-- start of Exercise data --

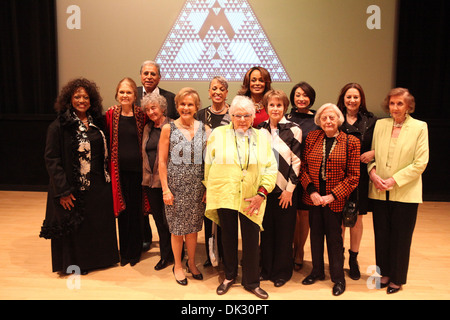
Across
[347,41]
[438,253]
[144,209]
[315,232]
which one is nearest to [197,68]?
[347,41]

-- end of Exercise data --

◆ Required work ◆
Recast the lines above as a JSON list of strings, one string per line, with blank lines dropped and the pictures left out.

◆ Complete answer ◆
[
  "Across",
  "[347,41]",
  "[438,253]",
  "[144,209]",
  "[315,232]",
  "which one is nearest to [197,68]?",
  "[347,41]"
]